Recent months have seen much hand-wringing over the timing of a subway car purchase and the state of both the aging T1 fleet and the 1960s-era signal system. The newfound urgency at TTC is due, in part, due to deferral of an entire package of Line 2 upgrades in past years.
A comprehensive plan was presented to TTC management’s Executive Committee in March 2017, but it sat on the shelf. [Note: This plan is not available online.] The plan included many components including a new fleet with a delivery window of 2026-2030, and conversion of Line 2 signalling to Automatic Train Control. Trains, signals and other infrastructure continue to age, costs rise, and the first of the replacement trains is not expected until 2030.
With later delivery of new trains, the existing T1s require another five-year overhaul cycle for continued service. This adds an estimated $163 million to overall costs which are already up due to inflation.

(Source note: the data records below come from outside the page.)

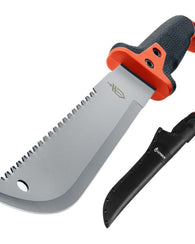 Machete Gerber Compact Clearpath Caza Campismo Sierra Acero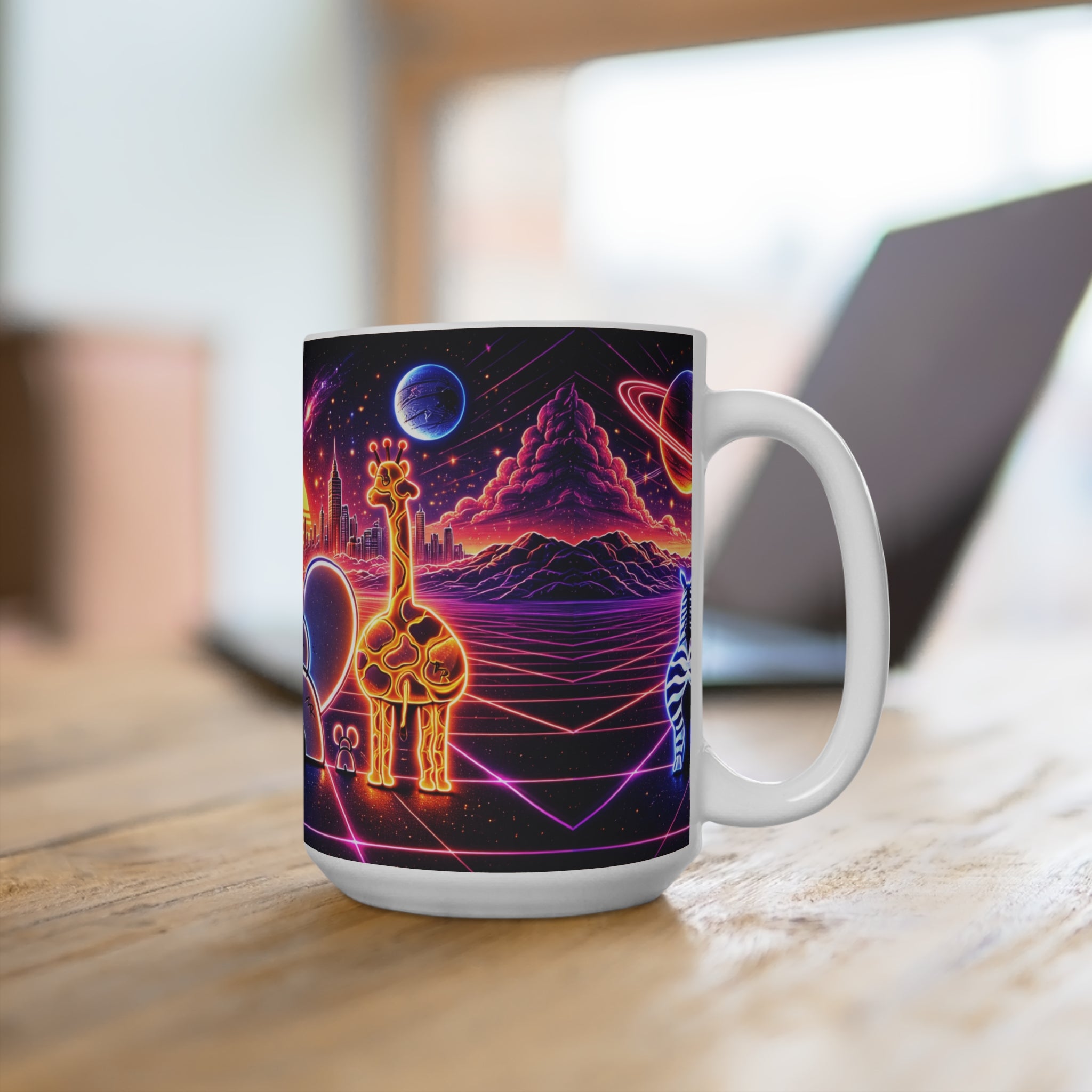 Mug 15oz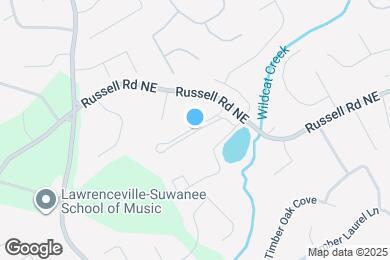 Map image of the property - 1370 Ashlyn Ct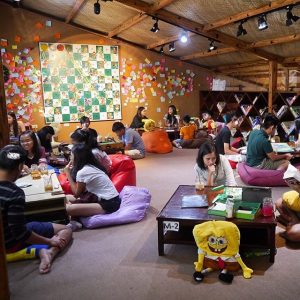 🤓 What % Nerdy Are You? Quiz Gaming cafe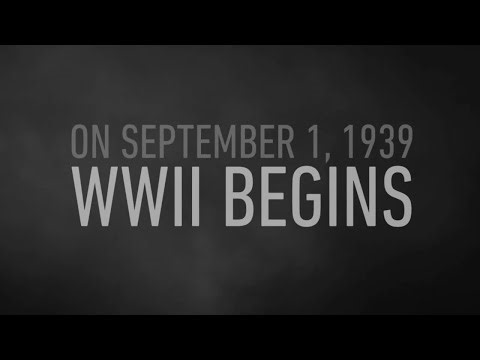 Call of Duty: WWII - All Cutscenes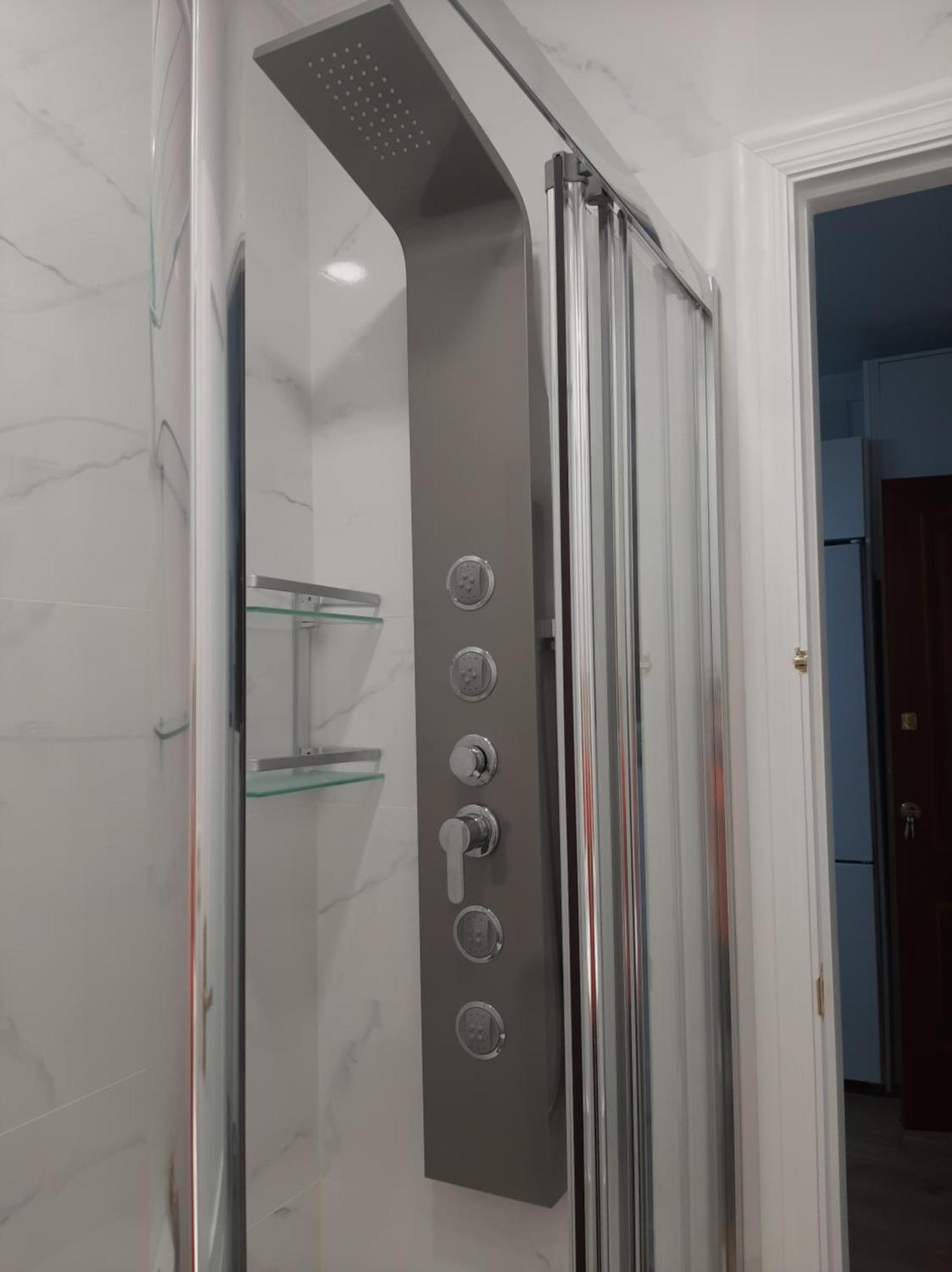 Apartamento Giulia Sevilla Bagian luar foto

Thanks to the delay when the TTC and City were constraining the capital budget, the need for a Line 2 modernization was not “rediscovered” until 2023.
Toronto is now in the difficult position of having a huge appetite for transit capital, but with funding sources inadequate and uncertain beyond the immediate future. Assuming that each level of government will pony up one third of any project is a foolhardy basis for planning, and hard decisions will be needed about which projects can go ahead.
At a time when Toronto claims it wants to shift urban travel from cars to transit, the level of investment we will likely see will at best preserve existing operations and infrastructure.